How to create a derived encoding?

unofficial mirror of emacs-devel@gnu.org 
 help / color / mirror / code / Atom feed

* How to create a derived encoding?
@ 2004-10-12  0:10 David Kastrup
  2004-10-12 15:09 ` Stefan Monnier
  0 siblings, 1 reply; 6+ messages in thread
From: David Kastrup @ 2004-10-12  0:10 UTC (permalink / raw)



After considerable thinking about the problem, I have arrived at the
conclusion that for efficiency's sake I'd like to have an encoding
like tex-utf-8 which is derived from the normal utf-8 except that
sequences like ^^8a and similar are converted into a corresponding
byte before combining Unicode characters.  It would be a bonus if such
sequences staid unchanged in case that this sort of composition does
not lead to a valid Unicode character, but that's just a bonus.

The problem is that TeX has no clue about _characters_, but works on
byte streams, and it has the habit of transliterating some byte codes
in the above manner.  Treating the output of TeX sensibly means
converting those transliteration back into bytes _before_ assembling
Unicode characters.

The same problem occurs with unibyte non-ASCII encodings by Latin-1.
I already have one (rather inefficient) hack to deal with that in
preview-latex, but it does not extend easily to multibyte.

So if there was a tolerably working way to derive a special encoding
(which will be used as a process output encoding) that reconverts
control sequences like the above before composing unicode characters
from the resulting utf-8 stream, this would appear to be by far the
fastest and convenient way to go about this problem.

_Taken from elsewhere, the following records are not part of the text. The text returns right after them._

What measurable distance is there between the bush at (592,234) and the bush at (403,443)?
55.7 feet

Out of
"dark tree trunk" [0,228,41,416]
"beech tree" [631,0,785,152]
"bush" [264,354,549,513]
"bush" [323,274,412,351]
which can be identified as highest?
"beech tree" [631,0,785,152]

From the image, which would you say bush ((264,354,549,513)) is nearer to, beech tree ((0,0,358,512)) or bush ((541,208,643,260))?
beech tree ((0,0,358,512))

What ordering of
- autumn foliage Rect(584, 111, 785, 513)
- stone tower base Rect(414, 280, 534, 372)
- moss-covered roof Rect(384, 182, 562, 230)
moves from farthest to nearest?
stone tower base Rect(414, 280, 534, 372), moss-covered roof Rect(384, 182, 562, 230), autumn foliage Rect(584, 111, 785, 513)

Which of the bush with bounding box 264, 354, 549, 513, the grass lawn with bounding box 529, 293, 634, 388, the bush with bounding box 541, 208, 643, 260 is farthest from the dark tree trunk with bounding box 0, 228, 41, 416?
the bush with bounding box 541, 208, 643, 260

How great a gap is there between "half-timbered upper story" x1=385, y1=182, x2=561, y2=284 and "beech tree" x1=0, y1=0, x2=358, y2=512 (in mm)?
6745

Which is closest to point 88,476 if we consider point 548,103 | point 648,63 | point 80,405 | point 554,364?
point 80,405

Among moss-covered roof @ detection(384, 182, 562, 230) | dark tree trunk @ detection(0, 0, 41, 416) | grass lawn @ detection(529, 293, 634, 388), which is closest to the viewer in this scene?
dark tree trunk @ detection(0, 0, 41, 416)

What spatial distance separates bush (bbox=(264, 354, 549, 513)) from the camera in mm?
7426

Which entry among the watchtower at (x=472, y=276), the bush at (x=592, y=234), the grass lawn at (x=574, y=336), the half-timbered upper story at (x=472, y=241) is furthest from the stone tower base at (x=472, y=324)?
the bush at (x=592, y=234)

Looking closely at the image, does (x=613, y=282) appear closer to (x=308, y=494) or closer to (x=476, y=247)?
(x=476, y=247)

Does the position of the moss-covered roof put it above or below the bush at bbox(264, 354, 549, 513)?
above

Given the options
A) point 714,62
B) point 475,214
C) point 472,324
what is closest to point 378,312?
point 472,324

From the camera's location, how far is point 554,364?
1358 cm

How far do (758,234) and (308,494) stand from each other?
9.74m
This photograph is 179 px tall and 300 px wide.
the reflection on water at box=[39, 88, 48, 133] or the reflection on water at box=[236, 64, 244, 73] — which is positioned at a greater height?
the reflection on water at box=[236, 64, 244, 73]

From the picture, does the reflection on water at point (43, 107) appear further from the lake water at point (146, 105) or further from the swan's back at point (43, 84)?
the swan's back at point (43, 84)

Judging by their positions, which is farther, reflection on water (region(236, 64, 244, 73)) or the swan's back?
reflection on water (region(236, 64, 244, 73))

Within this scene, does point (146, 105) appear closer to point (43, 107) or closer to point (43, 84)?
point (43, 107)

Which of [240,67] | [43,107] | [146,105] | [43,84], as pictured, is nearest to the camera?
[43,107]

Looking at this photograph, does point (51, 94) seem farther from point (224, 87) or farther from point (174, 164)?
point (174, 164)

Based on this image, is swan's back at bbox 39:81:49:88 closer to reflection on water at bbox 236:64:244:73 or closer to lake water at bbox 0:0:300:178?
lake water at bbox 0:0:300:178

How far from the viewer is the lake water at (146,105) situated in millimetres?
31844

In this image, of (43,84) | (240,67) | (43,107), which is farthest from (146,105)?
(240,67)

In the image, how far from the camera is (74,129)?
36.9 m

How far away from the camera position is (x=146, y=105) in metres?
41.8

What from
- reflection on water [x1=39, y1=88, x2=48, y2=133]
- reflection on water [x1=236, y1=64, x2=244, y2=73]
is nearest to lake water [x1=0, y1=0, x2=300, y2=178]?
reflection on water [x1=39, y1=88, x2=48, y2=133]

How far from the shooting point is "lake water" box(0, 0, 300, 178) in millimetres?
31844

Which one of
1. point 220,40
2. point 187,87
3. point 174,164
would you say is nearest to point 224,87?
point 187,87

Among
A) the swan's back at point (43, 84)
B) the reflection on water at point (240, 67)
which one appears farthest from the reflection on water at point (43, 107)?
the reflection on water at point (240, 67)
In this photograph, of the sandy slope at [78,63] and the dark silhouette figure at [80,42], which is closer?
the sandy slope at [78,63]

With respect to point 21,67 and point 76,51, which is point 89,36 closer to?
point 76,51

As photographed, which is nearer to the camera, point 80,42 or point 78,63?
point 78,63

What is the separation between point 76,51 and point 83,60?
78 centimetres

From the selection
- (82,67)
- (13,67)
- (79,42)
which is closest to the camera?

Any hints how to derive a suitably augmented encoding from an existing
one?

-- 
David Kastrup, Kriemhildstr. 15, 44793 Bochum

^ permalink raw reply	[flat|nested] 6+ messages in thread

* Re: How to create a derived encoding?
  2004-10-12  0:10 How to create a derived encoding? David Kastrup
@ 2004-10-12 15:09 ` Stefan Monnier
  2004-10-12 15:27   ` David Kastrup
  0 siblings, 1 reply; 6+ messages in thread
From: Stefan Monnier @ 2004-10-12 15:09 UTC (permalink / raw)
  Cc: emacs-devel

> So if there was a tolerably working way to derive a special encoding
> (which will be used as a process output encoding) that reconverts
> control sequences like the above before composing unicode characters
> from the resulting utf-8 stream, this would appear to be by far the
> fastest and convenient way to go about this problem.

I'm not sure what you've tried and what are the constraints under which
you're coding, but I'd have assumed that you can do:

1 - assume the raw TeX output with its funny quoted bytes is in the
    current temp buffer.   The buffer is in unibyte mode.
2 - do a search&replace of ^^NN to the corresponding byte.
3 - call decode-coding-region with the appropriate coding system.
4 - set the buffer to multibyte.

If the step number 2 is too slow, you can most likely implement a CCL
program that does it faster.


        Stefan

^ permalink raw reply	[flat|nested] 6+ messages in thread

* Re: How to create a derived encoding?
  2004-10-12 15:09 ` Stefan Monnier
@ 2004-10-12 15:27   ` David Kastrup
  2004-10-12 16:23     ` Stefan Monnier
  0 siblings, 1 reply; 6+ messages in thread
From: David Kastrup @ 2004-10-12 15:27 UTC (permalink / raw)
  Cc: emacs-devel

Stefan Monnier <monnier@iro.umontreal.ca> writes:

>> So if there was a tolerably working way to derive a special encoding
>> (which will be used as a process output encoding) that reconverts
>> control sequences like the above before composing unicode characters
>> from the resulting utf-8 stream, this would appear to be by far the
>> fastest and convenient way to go about this problem.
>
> I'm not sure what you've tried and what are the constraints under which
> you're coding, but I'd have assumed that you can do:
>
> 1 - assume the raw TeX output with its funny quoted bytes is in the
>     current temp buffer.   The buffer is in unibyte mode.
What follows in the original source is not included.